### TEXTO PARA ANÁLISE
-=-=-
Vítimas foram levadas para abrigo improvisado no Centro Multiuso de Ituporanga, no Alto Vale do Itajaí
Trabalhadores foram encontrados em situação semelhante à escravidão em uma propriedade rural de Ituporanga, no Alto Vale do Itajaí. Os 18 homens foram retirados do local e levados ao Centro Multiuso da cidade, onde receberão assistência até voltarem ao município de origem, em Marco, no Ceará. As condições em que estavam foram descobertas após um deles passar mal e o Samu ser acionado na quinta-feira (30).
Uma das vítimas, de 23 anos, relatou em boletim de ocorrência que foi procurada por um agenciador que estava em busca de mão de obra para plantio de cebola na localidade Bela Vista. Por WhatsApp, o negociante ofereceu salário de R$ 5 mil para cada contratado, roupas adequadas para o serviço, moradia, agasalho, refeições e passagens de ida e volta.
O homem então recrutou outros 17 jovens para ir com ele a Ituporanga. Após três dias de viagem em um ônibus clandestino, já que o transporte interestadual está proibido devido à pandemia do novo coronavírus, chegaram ao município na segunda-feira (27). Diferente do prometido, encontraram uma realidade totalmente insalubre.
O alojamento seria em um barraco sujo, cheio de buracos, sem colchões, sem água potável e com um banheiro extremamente precário. As roupas de inverno não foram entregues e, com isso, eles contaram que passaram muito frio. Ainda conforme o boletim de ocorrência, a todo instante era dito que se eles não trabalhassem, não poderiam voltar ao Ceará.
A janta só seria fornecida se os trabalhadores fossem para a lavoura e pagassem
A janta só seria fornecida se os trabalhadores fossem para a lavoura e pagassem pela refeição. Quando um dos integrantes, de 21 anos, passou mal por suspeita de Covid-19, os colegas chamaram o socorro. A equipe do Samu percebeu a situação e comunicou ao coordenador da base, Odair da Silva.
Situação degradante
Silva lembra que já na manhã de quinta-feira informou à Vigilância Sanitária e Polícia Militar, que foram ao alojamento. Antes de chegar, porém, encontraram parte dos cearenses caminhando em direção à área urbana do município. Eles abandonaram o casebre e percorreram alguns quilômetros para conseguir pedir ajuda.
— Nos deparamos com uma situação degradante, sem nenhuma condição de alguém morar lá dentro, algo fora da realidade — diz o socorrista.
-=-=-
### O QUE SE PEDE
Resuma em duas frases a reportagem sobre os trabalhadores encontrados em Ituporanga.

### INFORMAÇÕES FORNECIDAS
-=-=-
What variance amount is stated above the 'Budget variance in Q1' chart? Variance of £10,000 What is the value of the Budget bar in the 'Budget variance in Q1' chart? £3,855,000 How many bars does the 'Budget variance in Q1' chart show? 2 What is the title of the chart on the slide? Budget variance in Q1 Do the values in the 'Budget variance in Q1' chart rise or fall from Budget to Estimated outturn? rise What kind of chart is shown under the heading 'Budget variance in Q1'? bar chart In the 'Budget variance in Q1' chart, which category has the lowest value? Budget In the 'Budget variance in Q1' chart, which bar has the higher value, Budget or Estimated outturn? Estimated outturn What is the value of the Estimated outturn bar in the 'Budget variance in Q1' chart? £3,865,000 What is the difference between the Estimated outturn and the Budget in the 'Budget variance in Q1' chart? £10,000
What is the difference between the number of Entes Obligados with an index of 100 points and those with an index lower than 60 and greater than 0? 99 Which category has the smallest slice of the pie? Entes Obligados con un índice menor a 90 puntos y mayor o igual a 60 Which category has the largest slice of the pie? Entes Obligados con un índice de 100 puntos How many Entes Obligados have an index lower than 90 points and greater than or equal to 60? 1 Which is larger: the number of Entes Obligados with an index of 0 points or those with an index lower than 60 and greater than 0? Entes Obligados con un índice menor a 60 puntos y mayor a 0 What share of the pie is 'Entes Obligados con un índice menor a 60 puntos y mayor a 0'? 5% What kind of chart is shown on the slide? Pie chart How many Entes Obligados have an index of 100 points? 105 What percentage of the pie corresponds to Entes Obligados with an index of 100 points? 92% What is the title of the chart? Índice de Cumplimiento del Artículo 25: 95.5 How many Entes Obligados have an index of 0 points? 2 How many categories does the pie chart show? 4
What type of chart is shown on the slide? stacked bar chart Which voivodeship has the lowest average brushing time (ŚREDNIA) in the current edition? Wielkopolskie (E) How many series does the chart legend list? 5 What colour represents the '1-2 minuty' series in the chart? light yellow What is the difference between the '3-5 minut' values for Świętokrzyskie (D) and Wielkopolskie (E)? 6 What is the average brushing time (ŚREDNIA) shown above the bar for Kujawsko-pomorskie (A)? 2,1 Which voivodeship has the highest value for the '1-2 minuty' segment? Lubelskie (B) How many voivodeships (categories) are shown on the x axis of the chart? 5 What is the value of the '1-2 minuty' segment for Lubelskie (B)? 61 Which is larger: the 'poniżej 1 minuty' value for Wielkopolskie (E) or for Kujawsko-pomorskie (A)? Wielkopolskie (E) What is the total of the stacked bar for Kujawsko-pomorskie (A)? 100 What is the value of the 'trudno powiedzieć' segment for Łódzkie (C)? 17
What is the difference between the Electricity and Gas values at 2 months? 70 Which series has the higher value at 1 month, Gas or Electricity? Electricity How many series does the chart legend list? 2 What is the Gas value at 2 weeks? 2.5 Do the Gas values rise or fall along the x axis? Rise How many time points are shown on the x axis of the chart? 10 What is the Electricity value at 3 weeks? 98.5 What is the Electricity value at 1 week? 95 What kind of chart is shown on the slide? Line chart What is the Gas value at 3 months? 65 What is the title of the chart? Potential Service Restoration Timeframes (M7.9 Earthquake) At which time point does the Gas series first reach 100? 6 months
-=-=-
### RESULTADO DA TAREFA
Dezoito trabalhadores cearenses foram encontrados em situação semelhante à escravidão em uma propriedade rural de Ituporanga, no Alto Vale do Itajaí, depois que um deles passou mal e o Samu foi acionado. Recrutados para o plantio de cebola com a promessa de salário de R$ 5 mil, moradia e refeições, eles encontraram um barraco sujo, sem colchões nem água potável, e foram levados ao Centro Multiuso da cidade, onde receberão assistência até voltarem a Marco, no Ceará.